I have become a big fan of the Stinger Honey products, I use both the waffles (very tasty) and the honey packs. What I am interested in doing is finding some refillable tubes and fill them with honey, thinking this will save quite a bit of money over time.

I saw these on Amazon, not sure if they are the best fit. Does anyone know of any other tubes/containers that might work ?


----------



## NorCalTaz (Nov 12, 2013)

Think I have found the answer to my question. Found these at REI and look like they will do the job.


----------



## watts888 (Oct 2, 2012)

Simple and work well, but look like they'd be a challenge to fill. Honey bear nozzle would be OK to fill them, but anything else will be tough.

Have to ask, what's wrong with a ziplok bag? Fill it up.

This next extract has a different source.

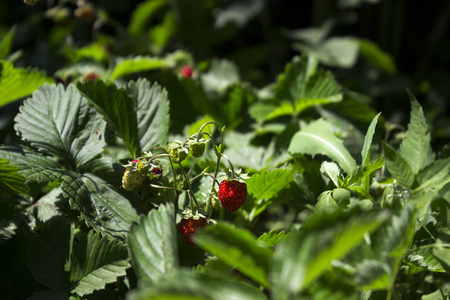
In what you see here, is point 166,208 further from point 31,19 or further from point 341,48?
point 31,19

When it's time to use it, tear it with your teeth,squeeze out the goo, throw bag away when you get home. No cleaning involved (which could be a complete pain with the re-usable tubes).


----------



## Oh My Sack! (Aug 21, 2006)

I've used the Coghlan's tubes linked above. They work great but we used them for peanut butter and jelly and would ave it available to take a hit off of it when doing long backpack trips. They're pretty big. As in as long as a toothpaste type tube and even wider. It's been a long time but IIRC, they actually fill from the back-end. The included clip seals it as you continually roll it up. I'm just not sure they would be the ticket to use with honey? Honey takes on so many consistencies depending on temperature, age, etc. I just have a suspicion that it might be tough to use for that purpose. I'm with you on the Honey Stinger Waffles. They're a great product and a staple in my riding gear for both road and mtb. I also use the Ginsting packs. To keep costs down, I pay attention to the sales. Art's usually kicks them out periodically for about $14 for a case of waffles and <$20 for the packets. I go back and forth between GU and HS for the packets.

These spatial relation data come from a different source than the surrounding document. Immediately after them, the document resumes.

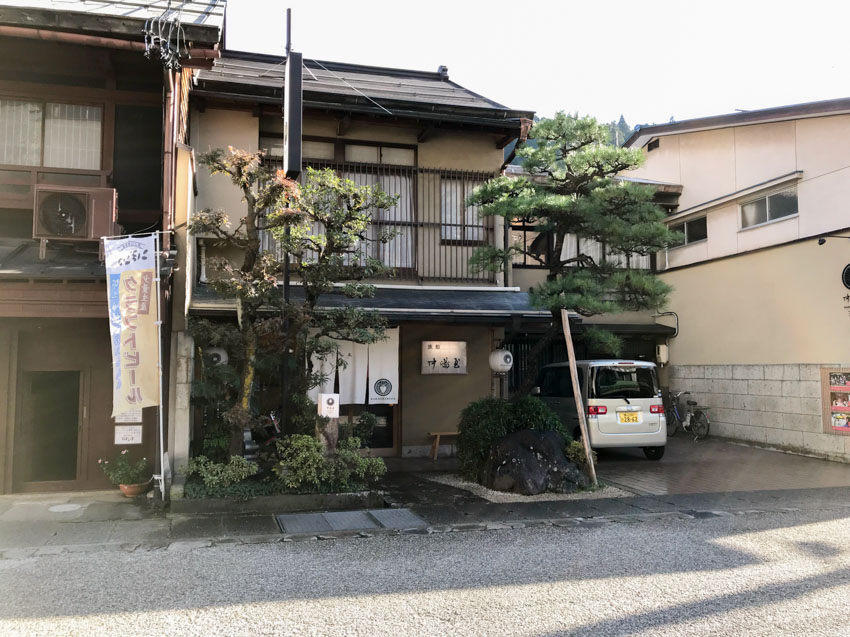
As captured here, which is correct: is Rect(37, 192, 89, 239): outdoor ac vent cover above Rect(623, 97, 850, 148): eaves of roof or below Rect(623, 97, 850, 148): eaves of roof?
below

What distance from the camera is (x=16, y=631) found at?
429cm

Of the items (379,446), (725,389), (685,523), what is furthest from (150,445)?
(725,389)

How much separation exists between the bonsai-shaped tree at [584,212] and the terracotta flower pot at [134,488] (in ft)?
19.5

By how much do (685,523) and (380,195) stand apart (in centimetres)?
570

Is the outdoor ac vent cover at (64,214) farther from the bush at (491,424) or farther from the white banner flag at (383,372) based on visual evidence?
the bush at (491,424)

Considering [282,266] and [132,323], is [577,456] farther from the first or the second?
[132,323]

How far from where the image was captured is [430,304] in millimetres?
10906

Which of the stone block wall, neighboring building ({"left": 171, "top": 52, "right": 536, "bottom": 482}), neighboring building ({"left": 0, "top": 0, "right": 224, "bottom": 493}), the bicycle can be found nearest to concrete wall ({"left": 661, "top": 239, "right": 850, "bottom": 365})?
the stone block wall

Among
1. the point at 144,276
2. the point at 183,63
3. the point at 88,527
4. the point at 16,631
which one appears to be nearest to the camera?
the point at 16,631

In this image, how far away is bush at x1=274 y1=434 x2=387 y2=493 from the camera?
835cm

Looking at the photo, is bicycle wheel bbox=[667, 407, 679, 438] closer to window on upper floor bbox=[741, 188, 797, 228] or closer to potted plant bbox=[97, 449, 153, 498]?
window on upper floor bbox=[741, 188, 797, 228]

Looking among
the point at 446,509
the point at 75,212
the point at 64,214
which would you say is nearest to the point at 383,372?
the point at 446,509

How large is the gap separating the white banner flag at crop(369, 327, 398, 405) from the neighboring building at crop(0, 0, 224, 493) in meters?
3.64

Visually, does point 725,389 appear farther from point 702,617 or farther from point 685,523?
point 702,617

Watts may be on to an idea with bags. I'm thinking more like these tiny zip-loc style bags like you'd put your Crack and Meth in. :lol: Well, if you're in to that sort of thing! I buy them in the Walmart craft section and use them to put all the little loose proprietary parts I end up with, extra nuts/bolts, etc. They're about the same size as a GU shot pack. Not sure if the zip-loc seal is strong enough to handle a "squeeze" to get the product out, though. Give that a try with some honey and let us know how that works out!


----------



## KonaSS (Sep 29, 2004)

Seems like you are looking for a gel flask. A bit overpriced, but there are a few out there.

https://shop.guenergy.com/products/gu-energy-flask?variant=12137835777

https://www.amazon.com/Hammer-Gel-Serving-Flask-5oz/dp/B000VJ1ZBS

https://www.amazon.com/Ultimate-Direction-oz-Gel-Flask/dp/B00FPARUXU/ref=pd_sim_468_5?ie=UTF8&refRID=KK6DFJSKY3ZVGRBBKBK3


----------



## Nubster (May 15, 2009)

How about empty freeze pop sleeves? I know it creates waste, but should work great. I was thinking about getting some and a cheap heat sealer and filling them with maple syrup.

These are ziplock but probably too long. That's why I was looking at a heat sealer...you could probably make two shots per tube if you had a way to seal them up.

https://www.amazon.com/Freezer-Cert...9_4?ie=UTF8&psc=1&refRID=5KGR0P3H65DNX92KXJ2K

Here's the one's that need heat sealed...

https://www.amazon.com/FRIOPOP-Prem...9_4?ie=UTF8&psc=1&refRID=8XKASV39SRWQASNWF0QE


----------



## Oh My Sack! (Aug 21, 2006)

KonaSS said:


> Seems like you are looking for a gel flask. A bit overpriced, but there are a few out there.
> 
> https://shop.guenergy.com/products/gu-energy-flask?variant=12137835777
> 
> ...


Learn something new every day! I gotta snag one those flasks. I had no idea I can buy bulk GU good. Definitely a money saver!


----------



## goalieman24 (Jan 6, 2012)

You should also be able to find travel sized bottles for toiletries at grocery/drug store instead of paying way more for one that has a label on the side.


----------



## KonaSS (Sep 29, 2004)

May be able to find something like this at your local stores

https://www.amazon.com/dp/B006RUFXX6?ref_=ams_ad_dp_asin_1


----------